The vast majority of countries in the world are nation-states with an ethnic, religious or hegemonic cultural identity that serves as the basis of their national identity. Nation-states like China, Italy or India have commonly perceived shared traits, like traditions, religious beliefs or histories that many citizens associate with their national identity. If you lie outside these common traits, integrating as a fully equal citizen in social and even sometimes legal terms can be hard. The extent of exclusivity to the national identities of the nation-states of the world varies, but I would argue none come close to the level of inclusivity the American identity has had in recent history. We grew up calling America a nation of immigrants for a reason.

But it was only in 1965, after the Civil Rights movement had left its mark, that America liberalized its immigration policy and became the country Reagan and McCain praised. From 1924 to 1965, America closed its doors with the passage of the Immigration Act of 1924. An ethnic and racial hierarchy was codified in a quota system that essentially only let Northern Europeans enter. 

Back then, xenophobia was directed toward not only non-European groups, but also European groups perceived as threatening to the Anglo-American character of America. Italians, Jews, Irish, and at one point even Germans, threatened the homogeneity of the dominant culture. Italians, the Irish and the Jews were considered non-white races and faced widespread discrimination. Eventually, all of these groups integrated into the dominant culture, a process which changed the immigrant groups but also changed the country for the better. America, despite the incessant plague of xenophobia, has continually been shaped by immigrants.

Since 1965, after the repeal of the Immigration Act of 1924, America’s demographics have begun to unsurprisingly change drastically. By 2065, so long as current rate of immigration remains constant, 46 percent of America will be white creating a majority-minority nation. When Trump said he doesn’t want people from shithole countries, he was harkening back to the tradition of xenophobia that resulted in the 1924 act. In fact, Attorney General Jeff Sessions actually cited the Immigration Act of 1924 as a model for current immigration policy in an interview with Breitbart News Network.

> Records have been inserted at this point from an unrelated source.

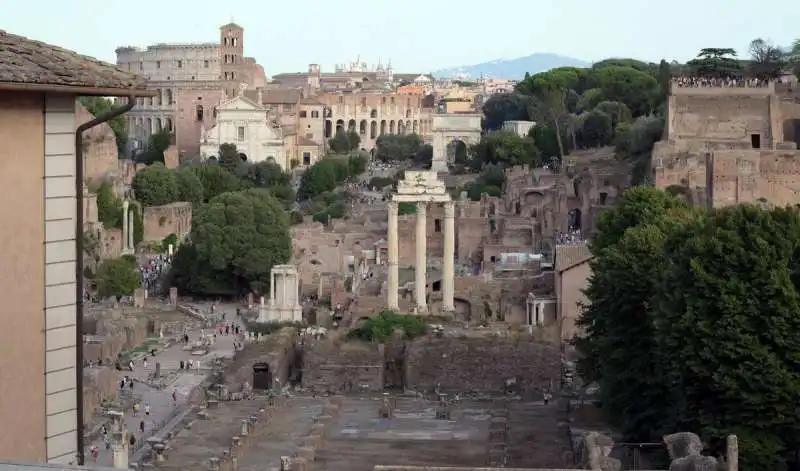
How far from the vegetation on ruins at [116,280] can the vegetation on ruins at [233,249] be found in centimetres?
209

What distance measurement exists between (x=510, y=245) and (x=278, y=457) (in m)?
27.9

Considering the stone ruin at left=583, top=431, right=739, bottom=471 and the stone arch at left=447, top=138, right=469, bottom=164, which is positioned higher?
the stone arch at left=447, top=138, right=469, bottom=164

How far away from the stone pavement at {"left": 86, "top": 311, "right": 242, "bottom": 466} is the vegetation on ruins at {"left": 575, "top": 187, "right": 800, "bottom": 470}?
9.49 metres

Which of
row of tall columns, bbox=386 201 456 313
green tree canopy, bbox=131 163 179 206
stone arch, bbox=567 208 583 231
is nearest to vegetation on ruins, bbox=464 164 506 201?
stone arch, bbox=567 208 583 231

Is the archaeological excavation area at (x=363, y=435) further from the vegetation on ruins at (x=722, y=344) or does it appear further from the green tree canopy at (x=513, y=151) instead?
the green tree canopy at (x=513, y=151)

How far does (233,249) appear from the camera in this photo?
55594 millimetres

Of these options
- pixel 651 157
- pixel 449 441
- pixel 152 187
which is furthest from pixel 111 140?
pixel 449 441

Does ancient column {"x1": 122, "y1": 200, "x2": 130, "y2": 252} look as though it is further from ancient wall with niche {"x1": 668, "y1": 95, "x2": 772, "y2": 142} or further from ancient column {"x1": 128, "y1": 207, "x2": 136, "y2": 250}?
ancient wall with niche {"x1": 668, "y1": 95, "x2": 772, "y2": 142}

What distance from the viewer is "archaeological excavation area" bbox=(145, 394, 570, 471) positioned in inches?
1175

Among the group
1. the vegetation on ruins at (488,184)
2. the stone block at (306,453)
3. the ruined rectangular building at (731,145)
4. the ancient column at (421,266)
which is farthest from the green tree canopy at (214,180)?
the stone block at (306,453)

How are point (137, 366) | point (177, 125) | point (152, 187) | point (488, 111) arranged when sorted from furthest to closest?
point (488, 111)
point (177, 125)
point (152, 187)
point (137, 366)

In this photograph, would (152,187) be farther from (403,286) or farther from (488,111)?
(488,111)

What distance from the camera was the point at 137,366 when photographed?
→ 139 feet

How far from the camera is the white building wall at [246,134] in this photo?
97125mm
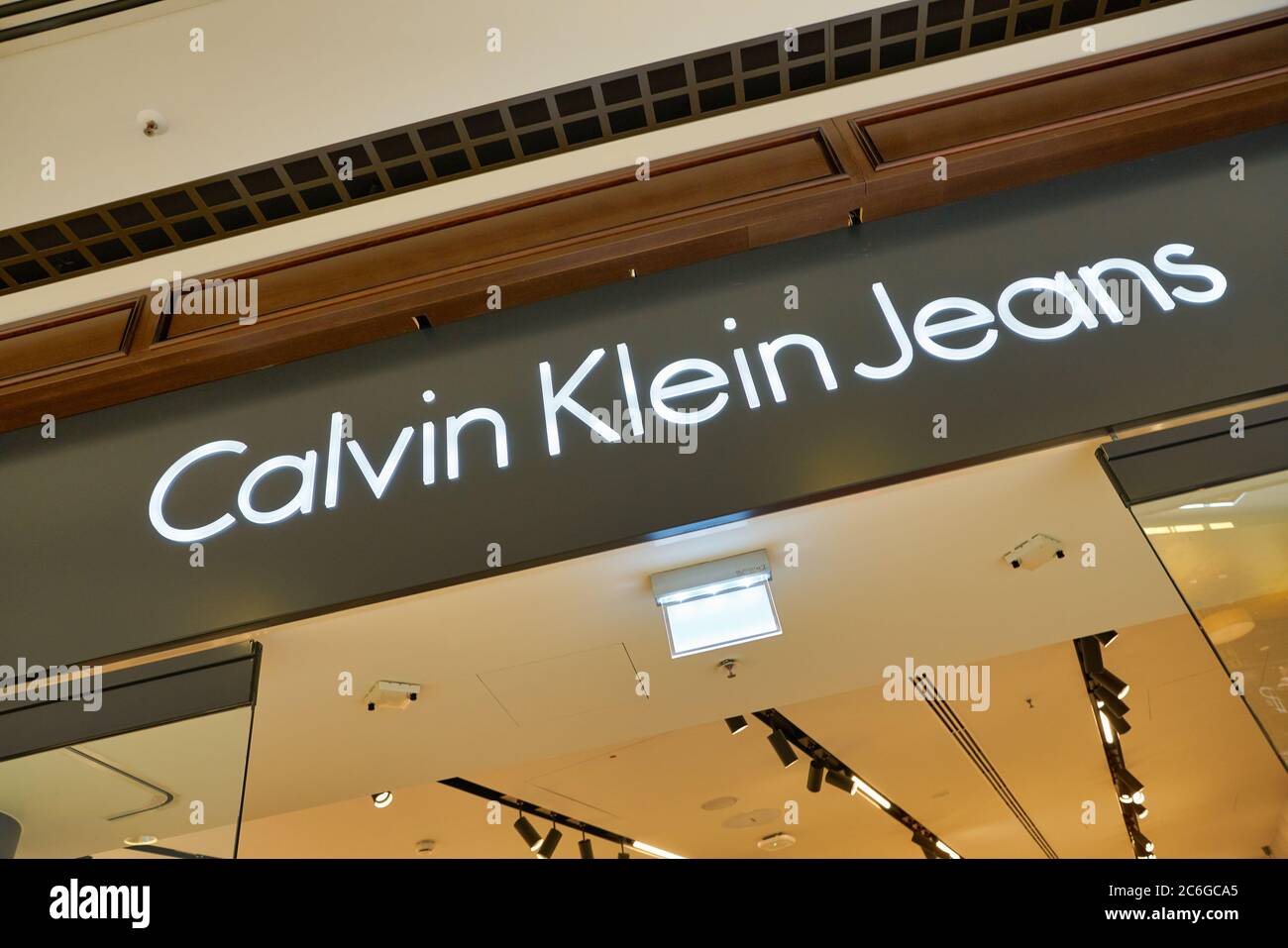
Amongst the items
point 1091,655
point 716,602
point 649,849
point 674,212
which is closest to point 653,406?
point 716,602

The fear that immigrants perceived as different cannot integrate into American society is clearly not new. And it is as wrong now as it was wrong in 1924. The implicit argument today that non-European immigrants carry an immutable cultural alienness that renders them unable to integrate into American society is incorrect. Yet, Hispanic immigrants, most often the target of anti-immigration rhetoric, are integrating into American society just as European immigrants have integrated in the past. Like President Reagan said, anyone can become American because anyone can live by the values of liberty and justice and strive to uphold these values when we all seem to be falling short.

Economic arguments against immigration similarly fall short of the facts and succumb to misperceptions. Immigrants contribute to the economy rather than slow it down. Immigrants are more likely than native-born Americans to start a business and contribute a net increase to the living standards of the average American. The impetus against immigration is largely a visceral fear that someone who looks different or practices a different religion can’t have the same values or way of life. But isn’t the true testament to the strength of our values the fact that we believe anyone can live by them?